■ Given request ■
Rewrite the stretch of the listing below, from the line containing "How much of" through the end of the listing, replacing "observer" with "viewer" and leaving everything else unchanged.
::::::::
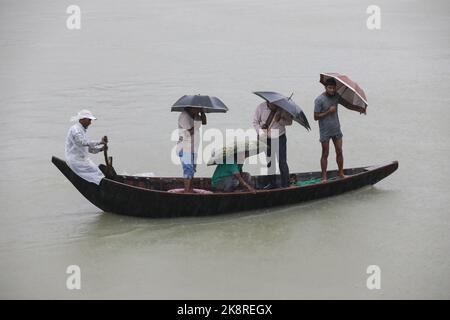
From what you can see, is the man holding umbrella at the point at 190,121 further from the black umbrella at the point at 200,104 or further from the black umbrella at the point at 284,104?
the black umbrella at the point at 284,104

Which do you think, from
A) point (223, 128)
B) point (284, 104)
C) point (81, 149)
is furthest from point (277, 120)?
point (223, 128)

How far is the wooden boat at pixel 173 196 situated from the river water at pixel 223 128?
122mm

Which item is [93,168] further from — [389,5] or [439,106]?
[389,5]

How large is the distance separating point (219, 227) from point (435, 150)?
3.86 metres

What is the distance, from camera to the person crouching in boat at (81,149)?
6.42 m

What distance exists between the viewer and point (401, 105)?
11445mm

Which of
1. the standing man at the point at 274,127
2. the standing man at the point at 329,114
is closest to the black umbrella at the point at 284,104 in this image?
the standing man at the point at 274,127

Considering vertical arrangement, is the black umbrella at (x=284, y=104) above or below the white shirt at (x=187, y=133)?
above

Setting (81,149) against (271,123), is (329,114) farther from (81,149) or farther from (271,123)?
(81,149)

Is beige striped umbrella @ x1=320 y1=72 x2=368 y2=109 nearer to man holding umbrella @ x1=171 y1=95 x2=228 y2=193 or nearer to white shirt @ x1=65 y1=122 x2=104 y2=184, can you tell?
man holding umbrella @ x1=171 y1=95 x2=228 y2=193

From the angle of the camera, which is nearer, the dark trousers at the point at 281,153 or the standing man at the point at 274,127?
the standing man at the point at 274,127

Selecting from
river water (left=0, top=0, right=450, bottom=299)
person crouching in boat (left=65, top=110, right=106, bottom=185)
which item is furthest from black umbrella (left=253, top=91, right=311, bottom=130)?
person crouching in boat (left=65, top=110, right=106, bottom=185)

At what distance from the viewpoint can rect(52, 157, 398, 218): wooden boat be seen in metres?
6.61

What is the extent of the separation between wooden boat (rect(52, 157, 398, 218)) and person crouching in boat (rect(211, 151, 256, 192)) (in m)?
0.18
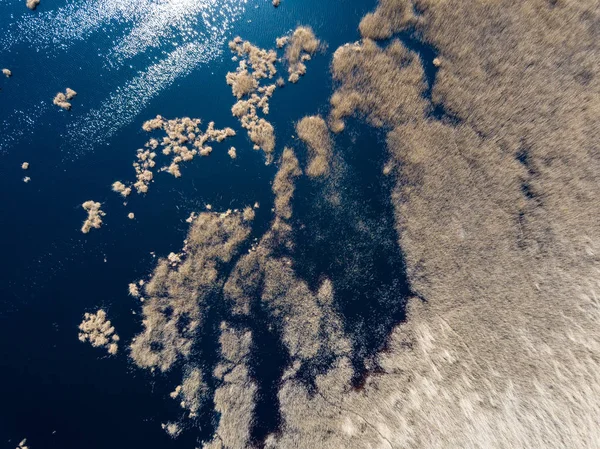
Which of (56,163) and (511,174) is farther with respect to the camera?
(56,163)

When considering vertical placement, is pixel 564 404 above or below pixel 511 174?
below

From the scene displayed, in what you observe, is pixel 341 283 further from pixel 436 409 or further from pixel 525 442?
pixel 525 442

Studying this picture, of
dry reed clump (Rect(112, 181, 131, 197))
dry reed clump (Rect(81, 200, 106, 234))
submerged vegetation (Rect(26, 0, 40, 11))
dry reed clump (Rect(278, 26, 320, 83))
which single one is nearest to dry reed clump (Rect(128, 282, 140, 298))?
dry reed clump (Rect(81, 200, 106, 234))

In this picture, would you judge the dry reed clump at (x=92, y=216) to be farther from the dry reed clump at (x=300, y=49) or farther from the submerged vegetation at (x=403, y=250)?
the dry reed clump at (x=300, y=49)

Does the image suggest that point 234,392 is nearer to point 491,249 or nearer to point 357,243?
point 357,243

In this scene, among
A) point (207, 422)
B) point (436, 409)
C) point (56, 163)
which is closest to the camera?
point (436, 409)

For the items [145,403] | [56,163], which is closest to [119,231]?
[56,163]

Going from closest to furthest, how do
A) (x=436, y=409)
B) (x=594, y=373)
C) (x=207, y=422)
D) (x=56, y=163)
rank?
(x=594, y=373) → (x=436, y=409) → (x=207, y=422) → (x=56, y=163)
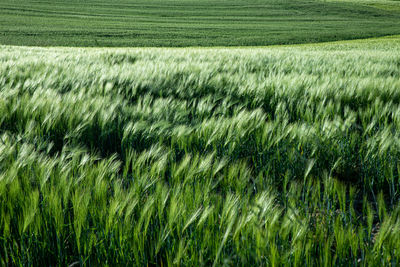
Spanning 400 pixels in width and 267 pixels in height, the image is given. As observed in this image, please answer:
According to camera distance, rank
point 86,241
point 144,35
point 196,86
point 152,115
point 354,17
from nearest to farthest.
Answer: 1. point 86,241
2. point 152,115
3. point 196,86
4. point 144,35
5. point 354,17

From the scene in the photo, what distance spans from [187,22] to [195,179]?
4428cm

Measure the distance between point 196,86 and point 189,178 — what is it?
6.56ft

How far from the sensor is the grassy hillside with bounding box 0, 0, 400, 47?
92.1ft

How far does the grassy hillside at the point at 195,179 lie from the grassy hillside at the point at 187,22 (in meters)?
25.9

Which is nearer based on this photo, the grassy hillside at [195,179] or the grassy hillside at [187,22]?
the grassy hillside at [195,179]

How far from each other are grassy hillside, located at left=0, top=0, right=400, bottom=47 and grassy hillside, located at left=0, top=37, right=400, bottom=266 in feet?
85.0

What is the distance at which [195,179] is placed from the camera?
41.8 inches

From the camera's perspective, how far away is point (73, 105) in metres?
1.87

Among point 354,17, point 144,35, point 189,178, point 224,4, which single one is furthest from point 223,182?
point 224,4

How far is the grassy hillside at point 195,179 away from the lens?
70 cm

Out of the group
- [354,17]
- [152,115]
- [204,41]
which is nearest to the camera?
[152,115]

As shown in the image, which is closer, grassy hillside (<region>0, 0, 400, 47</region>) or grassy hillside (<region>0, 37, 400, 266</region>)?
grassy hillside (<region>0, 37, 400, 266</region>)

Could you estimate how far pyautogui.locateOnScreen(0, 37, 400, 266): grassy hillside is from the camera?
27.6 inches

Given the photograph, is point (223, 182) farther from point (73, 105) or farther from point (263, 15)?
point (263, 15)
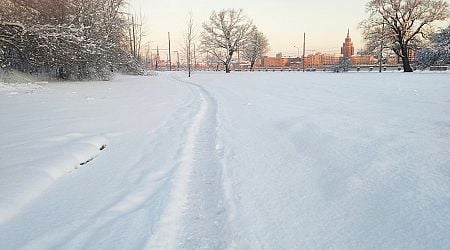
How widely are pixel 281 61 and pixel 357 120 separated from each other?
101576mm

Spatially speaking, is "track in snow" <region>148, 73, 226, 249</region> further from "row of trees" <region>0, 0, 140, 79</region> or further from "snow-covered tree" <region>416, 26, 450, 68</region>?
"snow-covered tree" <region>416, 26, 450, 68</region>

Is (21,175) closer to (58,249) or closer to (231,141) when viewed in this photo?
(58,249)

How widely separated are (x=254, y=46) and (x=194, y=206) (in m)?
64.1

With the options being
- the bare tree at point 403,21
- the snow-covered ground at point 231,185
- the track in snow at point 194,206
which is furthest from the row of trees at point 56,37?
the bare tree at point 403,21

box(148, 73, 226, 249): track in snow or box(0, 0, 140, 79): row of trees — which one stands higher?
box(0, 0, 140, 79): row of trees

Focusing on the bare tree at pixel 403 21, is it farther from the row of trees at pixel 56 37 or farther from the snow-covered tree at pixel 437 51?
the row of trees at pixel 56 37

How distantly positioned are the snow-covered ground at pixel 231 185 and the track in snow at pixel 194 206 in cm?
2

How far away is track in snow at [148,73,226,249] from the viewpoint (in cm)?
280

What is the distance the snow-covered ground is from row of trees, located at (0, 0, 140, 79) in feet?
33.0

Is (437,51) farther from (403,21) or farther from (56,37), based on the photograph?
(56,37)

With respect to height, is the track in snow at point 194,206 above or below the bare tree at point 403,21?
below

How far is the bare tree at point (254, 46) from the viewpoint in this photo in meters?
55.6

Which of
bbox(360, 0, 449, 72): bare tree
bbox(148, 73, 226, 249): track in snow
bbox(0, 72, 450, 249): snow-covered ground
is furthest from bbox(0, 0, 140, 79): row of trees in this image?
bbox(360, 0, 449, 72): bare tree

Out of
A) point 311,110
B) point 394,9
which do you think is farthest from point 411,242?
point 394,9
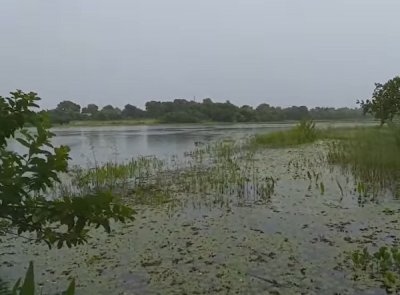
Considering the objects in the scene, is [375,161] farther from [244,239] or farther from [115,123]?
[115,123]

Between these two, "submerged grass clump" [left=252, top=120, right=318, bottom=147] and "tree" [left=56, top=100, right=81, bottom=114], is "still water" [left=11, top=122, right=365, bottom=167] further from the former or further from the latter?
"tree" [left=56, top=100, right=81, bottom=114]

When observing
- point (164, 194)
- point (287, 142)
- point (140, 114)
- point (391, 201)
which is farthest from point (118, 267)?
point (140, 114)

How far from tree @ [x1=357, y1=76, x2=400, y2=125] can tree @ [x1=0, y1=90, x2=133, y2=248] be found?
20.8 m

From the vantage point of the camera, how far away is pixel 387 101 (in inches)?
855

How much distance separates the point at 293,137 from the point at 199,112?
6139 centimetres

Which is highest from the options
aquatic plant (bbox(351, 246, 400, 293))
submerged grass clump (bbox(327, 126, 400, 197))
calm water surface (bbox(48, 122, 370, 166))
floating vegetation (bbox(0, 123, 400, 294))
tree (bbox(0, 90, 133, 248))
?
tree (bbox(0, 90, 133, 248))

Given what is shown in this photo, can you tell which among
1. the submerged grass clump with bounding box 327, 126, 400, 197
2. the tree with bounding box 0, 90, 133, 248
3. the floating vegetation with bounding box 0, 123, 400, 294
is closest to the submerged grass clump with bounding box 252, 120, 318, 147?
the submerged grass clump with bounding box 327, 126, 400, 197

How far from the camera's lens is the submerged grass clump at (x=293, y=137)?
22.4 meters

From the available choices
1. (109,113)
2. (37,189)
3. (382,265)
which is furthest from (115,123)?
(37,189)

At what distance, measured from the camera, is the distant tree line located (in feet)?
263

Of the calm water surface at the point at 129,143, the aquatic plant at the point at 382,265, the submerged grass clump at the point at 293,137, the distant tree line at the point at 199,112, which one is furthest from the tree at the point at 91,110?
the aquatic plant at the point at 382,265

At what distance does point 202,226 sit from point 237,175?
4728 mm

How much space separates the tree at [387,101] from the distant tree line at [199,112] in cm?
5519

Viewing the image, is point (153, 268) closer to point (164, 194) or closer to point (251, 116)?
point (164, 194)
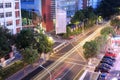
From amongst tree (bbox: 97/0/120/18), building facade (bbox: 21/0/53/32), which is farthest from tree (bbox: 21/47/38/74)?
tree (bbox: 97/0/120/18)

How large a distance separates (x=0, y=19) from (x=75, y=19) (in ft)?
78.0

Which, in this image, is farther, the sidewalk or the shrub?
the sidewalk

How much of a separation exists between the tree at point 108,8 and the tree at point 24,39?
4614 cm

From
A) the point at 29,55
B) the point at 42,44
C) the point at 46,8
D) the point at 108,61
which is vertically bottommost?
the point at 108,61

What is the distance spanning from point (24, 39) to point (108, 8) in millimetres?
48622

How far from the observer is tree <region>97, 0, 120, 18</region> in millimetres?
86312

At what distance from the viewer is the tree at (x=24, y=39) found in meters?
43.6

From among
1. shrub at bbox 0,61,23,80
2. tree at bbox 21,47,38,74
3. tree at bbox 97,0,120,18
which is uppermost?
tree at bbox 97,0,120,18

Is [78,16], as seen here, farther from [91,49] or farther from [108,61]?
[91,49]

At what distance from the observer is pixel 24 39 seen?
4372 cm

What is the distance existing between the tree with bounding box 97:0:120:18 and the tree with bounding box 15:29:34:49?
::::::::
■ Expected answer ■
How much of a separation exists between the tree at point 108,8 and the tree at point 24,39?
4614 cm

From
A) the point at 29,55
B) the point at 42,44
C) the point at 46,8
D) the point at 108,61
which is vertically bottommost?
the point at 108,61

What is the distance spanning from point (24, 39) to point (108, 8) in millimetres?
48622

How far from the viewer is tree <region>97, 0, 120, 18</region> in millimetres?
86312

At what distance from the viewer is the tree at (x=24, y=39) found in meters?
43.6

From among
1. shrub at bbox 0,61,23,80
2. tree at bbox 21,47,38,74
3. tree at bbox 97,0,120,18
which is uppermost?
tree at bbox 97,0,120,18

Is [78,16], as seen here, farther from [91,49] or farther from [108,61]?
[91,49]

At what distance from the viewer is pixel 24 39 seen?
4372 cm

What is the distance existing between the tree with bounding box 97:0:120:18 and the tree with bounding box 15:29:34:49?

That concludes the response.